Sospensione pensioni, controlli su redditi
A partire da ottobre 2015 l’Inps procederà alla sospensione delle prestazioni di invalidità i cui titolari sono stati convocati a visita di revisione dal mese di marzo 2015 e sono risultati assenti ingiustificati. Le sospensioni riguarderanno unicamente le convocazioni regolarmente effettuate. In tutti gli altri casi nei quali la spedizione abbia fatto registrare anomalie nella consegna (indirizzi insufficienti, sconosciuti o errati), prima di procedere alla sospensione l’Inps effettuerà una puntuale verifica della correttezza degli indirizzi comunicati dagli assistiti e registrati nelle banche dati dell’Istituto. Nel caso in cui l’assenza a visita sia stata determinata da cause di particolare gravità che ne abbiano reso impossibile la tempestiva comunicazione alla competente Commissione medico-legale, i soggetti destinatari del provvedimento di sospensione potranno prendere contatti con la Commissione per verificare la possibilità di concordare una nuova visita. Invece, i titolari di pensione previdenziale con decorrenza successiva al 2013, soggetti al divieto di cumulo parziale della pensione con i redditi da lavoro autonomo, sono tenuti a dichiarare – entro il prossimo 30 settembre, data di scadenza della dichiarazione dei redditi dell’anno 2014 – i redditi da lavoro autonomo conseguiti in tale anno. Come previsto dal decreto legislativo 503/1992, il recente messaggio Inps n. 5901/2015 – disponibile per chi intenda approfondire l’argomento – ha fornito chiarimenti in ordine all’individuazione dei pensionati tenuti alla comunicazione dei redditi 2014 da lavoro autonomo e alle modalità di presentazione della dichiarazione.

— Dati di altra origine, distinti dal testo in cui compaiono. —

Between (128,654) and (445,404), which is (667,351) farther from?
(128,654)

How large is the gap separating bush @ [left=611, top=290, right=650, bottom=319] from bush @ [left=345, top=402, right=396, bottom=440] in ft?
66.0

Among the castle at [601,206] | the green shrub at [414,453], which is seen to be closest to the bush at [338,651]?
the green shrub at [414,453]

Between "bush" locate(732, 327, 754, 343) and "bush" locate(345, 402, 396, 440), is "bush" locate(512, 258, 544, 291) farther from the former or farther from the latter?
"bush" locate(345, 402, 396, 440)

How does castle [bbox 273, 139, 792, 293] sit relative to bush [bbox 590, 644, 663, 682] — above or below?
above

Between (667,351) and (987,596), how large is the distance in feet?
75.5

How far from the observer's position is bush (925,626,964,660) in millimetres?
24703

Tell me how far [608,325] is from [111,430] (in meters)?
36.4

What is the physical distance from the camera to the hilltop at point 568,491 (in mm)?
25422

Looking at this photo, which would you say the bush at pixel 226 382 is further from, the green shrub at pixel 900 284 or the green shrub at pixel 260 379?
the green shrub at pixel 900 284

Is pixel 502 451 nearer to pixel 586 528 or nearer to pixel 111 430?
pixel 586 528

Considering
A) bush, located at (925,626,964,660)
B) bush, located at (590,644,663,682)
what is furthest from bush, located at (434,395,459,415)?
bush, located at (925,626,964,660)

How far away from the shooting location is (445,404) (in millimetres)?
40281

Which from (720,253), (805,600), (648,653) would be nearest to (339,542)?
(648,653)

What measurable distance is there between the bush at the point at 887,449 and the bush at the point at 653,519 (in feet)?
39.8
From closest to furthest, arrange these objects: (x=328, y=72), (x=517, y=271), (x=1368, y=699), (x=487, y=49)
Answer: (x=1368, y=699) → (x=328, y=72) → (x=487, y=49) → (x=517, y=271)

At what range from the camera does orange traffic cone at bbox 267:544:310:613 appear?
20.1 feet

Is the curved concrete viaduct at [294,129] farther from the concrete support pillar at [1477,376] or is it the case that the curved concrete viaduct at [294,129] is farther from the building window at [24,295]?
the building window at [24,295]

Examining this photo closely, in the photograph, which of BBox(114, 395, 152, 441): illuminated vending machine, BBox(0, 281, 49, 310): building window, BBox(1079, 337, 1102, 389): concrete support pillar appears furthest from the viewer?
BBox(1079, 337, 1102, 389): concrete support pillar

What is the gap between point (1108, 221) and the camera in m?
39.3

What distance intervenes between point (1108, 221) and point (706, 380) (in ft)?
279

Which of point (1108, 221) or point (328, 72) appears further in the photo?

Passando ad altro, l’Istituto previdenziale ha avviato il procedimento di controllo sulle Dichiarazioni sostitutive uniche trasmesse dai Caf nel periodo 2012/2013: con altro messaggio, il n. 5864 del 23 settembre scorso, l’Inps ha illustrato il procedimento ed ha fornito specifiche istruzioni alle strutture periferiche sui controlli da effettuare. In qualche modo vengono ribadite le istruzioni operative della circolare 82/2013, che puntavano ad un sistema di controlli sulla qualità del servizio reso dai Caf, anche attraverso l’adozione di un idoneo regime sanzionatorio. I Caf che hanno trasmesso le dichiarazioni inserite nel campione estratto, al momento dell’avvio del procedimento di verifica, riceveranno via Pec una comunicazione dell’avvenuta messa a disposizione in procedura dei dati delle Dsu trasmesse negli anni 2012 e2013. Il procedimento di verifica viene svolto dalle strutture competenti per territorio, sulla base della residenza del dichiarante. Ha una durata complessiva di 135 giorni, diversamente ripartiti a seconda della tipologia del controllo, se di tipo automatico o manuale. I procedimenti di verifica convergono in un’unica fase valutativa delle osservazioni presentate dai Caf e – in caso di errori da parte di questi – al temine vengono determinate le eventuali penali. La riscossione delle somme dovute avviene per compensazione, in sede del pagamento del saldo del 10% del compenso.